Regarding the 2005 CITT, multiple ophthalmology experts have pointed out methodological limitations4). The in-office treatment group was prescribed significantly longer treatment times than the other groups (inequality of treatment dose). Additionally, there is criticism that “pencil push-ups” do not accurately represent conventional vision therapy, which includes a variety of exercises using accommodative targets4).
Spontaneous remission of symptoms has been reported in CI patients. Therefore, it is considered important to include a placebo group when evaluating treatment effects5).
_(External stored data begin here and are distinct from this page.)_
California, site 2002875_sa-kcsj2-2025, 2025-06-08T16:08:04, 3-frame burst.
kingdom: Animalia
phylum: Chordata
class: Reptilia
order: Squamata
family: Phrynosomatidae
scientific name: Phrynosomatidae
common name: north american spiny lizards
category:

CI is observed in 11–19% of children with exophoria, and the annual incidence of CI is estimated at 8.4 per 100,000 people5).
The CITT-ART (2019) showed that convergence/accommodation therapy did not improve reading comprehension3), but this does not mean that treatment for CI is ineffective. Improvements in CISS scores and near point of convergence were observed; the impact on reading comprehension, a composite outcome, was merely limited. In-office convergence training significantly improved CISS scores (treatment group: 16.0→9.0, placebo group: 16.0→12.5), and this improvement directly contributes to patient quality of life3).
The fact that CITT-ART used improvement in reading comprehension in children as its primary endpoint is a unique strength, but there is also criticism that reading comprehension is influenced by multiple factors such as learning environment, cognitive function, and attention, making it inherently difficult to capture improvement through convergence training alone 1).
Post-concussion CI following sports-related concussion (SRC) is increasingly recognized as a special subtype of symptomatic CI. The characteristics of post-concussion CI are as follows1).
Often develops within 1 to 3 weeks after concussion
Symptoms such as headache, dizziness, blurred vision, and difficulty reading persist (post-concussion syndrome)
The convergence near point is markedly receded (>10 cm), but shows a tendency to improve over time after the acute phase.
In-hospital vision therapy is recommended as a standard treatment intervention.
It is important to incorporate CI assessment and management into the return-to-sports protocol, and collaboration between ophthalmology and sports medicine departments is beneficial 1).